Yōjirō Takita… a examen

Si bien el mayor logro de Yōjirō Takita fue conseguir el Oscar en 2008 por Despedidas frente a títulos como Vals con BashirLa clase, años antes de aquello, y acompañando el resurgir internacional del ‹chambara› —junto a títulos como el Zatoichi de Kitano con su particular visión del género, o El ocaso del samurái de Yôji Yamada, primera parte de una trilogía que pondrá definitiva y tardíamente al nipón en el panorama—, el cineasta japonés se consagraba también con el título de mayor recorrido tras una longeva carrera, que incluso llegaría a tener su premiere europea en el Festival de Cannes. La espada del samurái lograría, no obstante, obtener una repercusión mayor de la que otorga en ocasiones el certamen celebrado en la Costa Azul, llegando a no pocos países gracias, en parte, al renacer de un cine que llevaba muchos años en el ocaso tras su era dorada.

Pero lejos de lo que pudiera parecer, el acercamiento realizado por Takita en La espada del samurái va más allá del universo de códigos y honor que siempre ha precedido al cine de samuráis.

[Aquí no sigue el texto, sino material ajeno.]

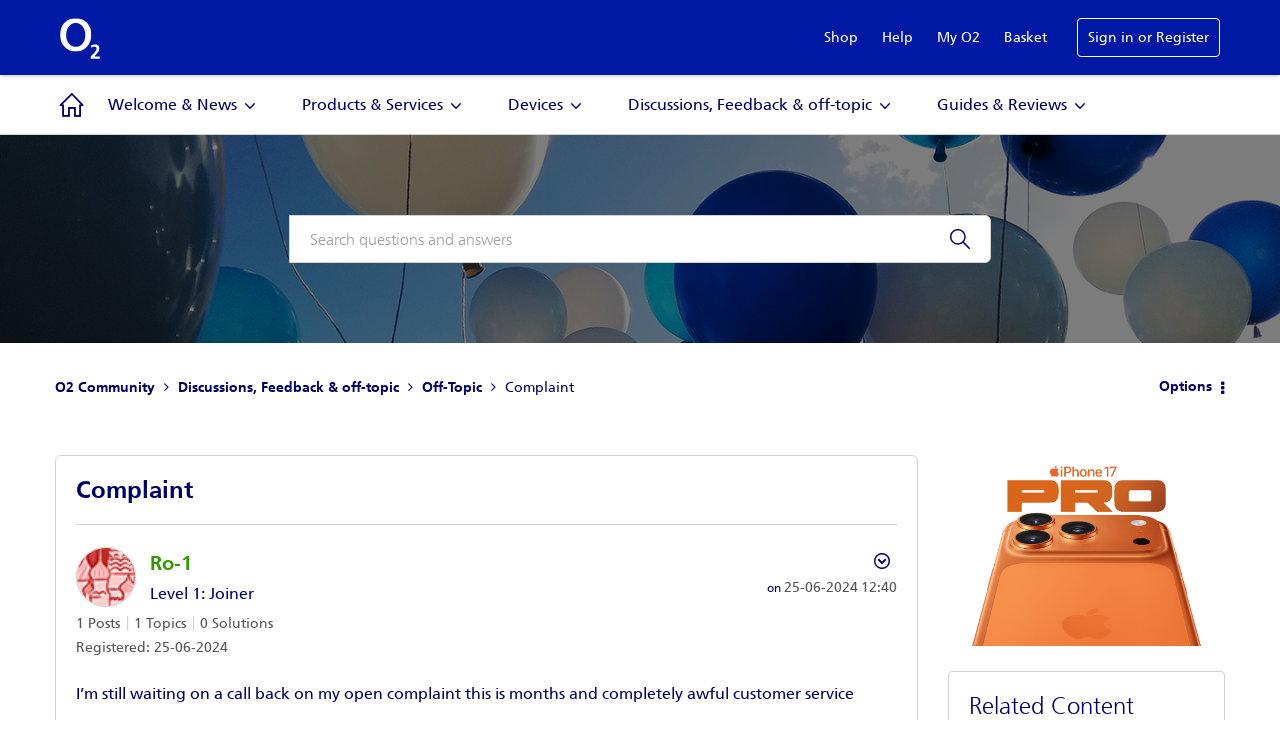

--- FILE ---
content_type: text/html; charset=UTF-8
request_url: https://community.o2.co.uk/t5/Off-Topic/Complaint/td-p/1728248
body_size: 1868
content:
<!DOCTYPE html>
<html lang="en">
<head>
    <meta charset="utf-8">
    <meta name="viewport" content="width=device-width, initial-scale=1">
    <title></title>
    <style>
        body {
            font-family: "Arial";
        }
    </style>
    <script type="text/javascript">
    window.awsWafCookieDomainList = [];
    window.gokuProps = {
"key":"AQIDAHjcYu/GjX+QlghicBgQ/7bFaQZ+m5FKCMDnO+vTbNg96AHqDSf7dyseAvxXfff+th73AAAAfjB8BgkqhkiG9w0BBwagbzBtAgEAMGgGCSqGSIb3DQEHATAeBglghkgBZQMEAS4wEQQMBbAhfC6rywEJSQLoAgEQgDvkSovwKw8drqzo35BraWInANBuiYC/Ydi42ZvWJEuM09r4GJbJcSPceJYTDcFO+WT1lARbyvQfSSoHfg==",
          "iv":"D549dwCuHgAACiMb",
          "context":"gMpFHqWLn1z833CJVrgRkwmr/yEqp3mIVlrFa0bhML1OxF/wYAdw/E2Niqx2AgeBD/G9szkgKveAmMJ9T0alkJuDEw15WvRL9x03i/PvEbmEhCjhwnSkqxWt6eyd2815NJdGF1veUZGME7bIGI9Xvu9Kxken/JxiziLUrZpuuU9nAwTTs1JTrMMCyDLA5y7GF2IqWAGyc7D3xg/rwCqFRu00FsiR1qEWa3199COxJDlbSLym/RMRHBSoNfuzdMxqX9ogAdbsOiic5NcTFb5N6BxpdAFW59tXKGNtFtdwgILempr8dU3olloU4UtBcYYgBmIffI5/mgCioVYFgsLhsSIipxE4bC/HVM2KqF5k90VMB+Ppc4OowmmuwObra2ybicpEFQSgIDUw52lk2FMG8lE1Mg=="
};
    </script>
    <script src="https://bc0439715fa6.967eb88d.us-east-2.token.awswaf.com/bc0439715fa6/033bd40f06d7/6513ae194112/challenge.js"></script>
</head>
<body>
    <div id="challenge-container"></div>
    <script type="text/javascript">
        AwsWafIntegration.saveReferrer();
        AwsWafIntegration.checkForceRefresh().then((forceRefresh) => {
            if (forceRefresh) {
                AwsWafIntegration.forceRefreshToken().then(() => {
                    window.location.reload(true);
                });
            } else {
                AwsWafIntegration.getToken().then(() => {
                    window.location.reload(true);
                });
            }
        });
    </script>
    <noscript>
        <h1>JavaScript is disabled</h1>
        In order to continue, we need to verify that you're not a robot.
        This requires JavaScript. Enable JavaScript and then reload the page.
    </noscript>
</body>
</html>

Y es que si bien ha habido ejercicios que han trazado una línea continuista con los motivos habituales del género —como, por ejemplo, la citada trilogía de Yamada—, y aunque el film que nos ocupa no deje de tener una fuerte conexión con su vertiente más clásica —en, por ejemplo, el habitual manejo narrativo a través de una herramienta como el ‹flashback›—, nos hallamos ante un trabajo que en cierto modo trabaja en clave desmitificadora; y no tanto en torno a la mirada hacia unas costumbres y un sustento ya conocido por todos, sino más bien en el contraste generado entre sus personajes centrales: por un lado, Kanichiro Yoshimura, un samurái de origen humilde que se encontrará, cuando decida abandonar su clan, ante un mundo cuya perspectiva no se ajusta a la suya; y por el otro, Hajime Saitô, un samurái acostumbrado a las normas habituales que imperaban en las distintas facciones, y del mismo modo a un estilo de vida alejado de la pobreza y la precariedad experimentadas por su singular homólogo. Es, de hecho, una de las primeras secuencias entre ambos, ese (des)encuentro bajo la lluvia, el que marcará las vicisitudes de una relación que parece definir a la perfección la discordancia entre ambos universos.

Así, y marcando en su arranque —una escena que parece alejada de cualquier periodo relacionado con el influjo de la figura del samurái— un tono que derivará entre lo crepuscular y el extraño dramatismo —las veces transformado en una melancolía bien entendida— suspendido desde el particular intimismo de que dota Takita a las relaciones de sus dos protagónicos, La espada del samurái se moverá entre ‹flashbacks› prestos a narrar un relato (y retrato) sólido, sin adornos —aunque sus más de 120 min. de duración pudiera parecer que indican lo contrario—, así como establecer un reflejo a través de las coyunturas de sus distintos personajes; un recurso, el narrativo, que no siempre encontrará su traslación idónea en pantalla, aunque sí logre dotar de una cierta complejidad a sus distintas interpretaciones.

De su (en ocasiones) audaz aparato narrativo, nos encontramos también ante un formalismo tan convincente y sólido como su crónica: no sólo asistimos a lo que se presume como una veraz representación de una era cruenta, en especial por las contingencias que derivaron de aquellos últimos días del samurái, además encontramos el equilibrio perfecto entre unas escenas de acción rodadas con nervio y envite —a la par que secundadas por un acertadísima partitura del maestro Joe Hisaishi—, y una parte dramática sin excesos, que sabe emplear lo simbólico y visual con la fuerza necesaria, sin sobrepasar ese peligroso linde dibujado entre lo emocional y lo sensiblero. En ese sentido, su último acto hace gala de una acertada perspectiva capaz de abordar distintos frentes y presentar varias situaciones rebosantes de dramatismo, sin caer en el común error de querer lograr mediante el montaje y el acompañamiento musical aquello que de por sí no existía; y es que si bien es cierto que La espada del samurái no realiza concesiones, tanto su certero sentido narrativo como la propensión a optar por la sugestión cuando el relato lo estima, hacen del ejercicio de Takita un tan notable como bello testimonio que, cuanto menos, advierte de un talento del que siempre nos quedará una de las mejores muestras del ‹chambara› reciente.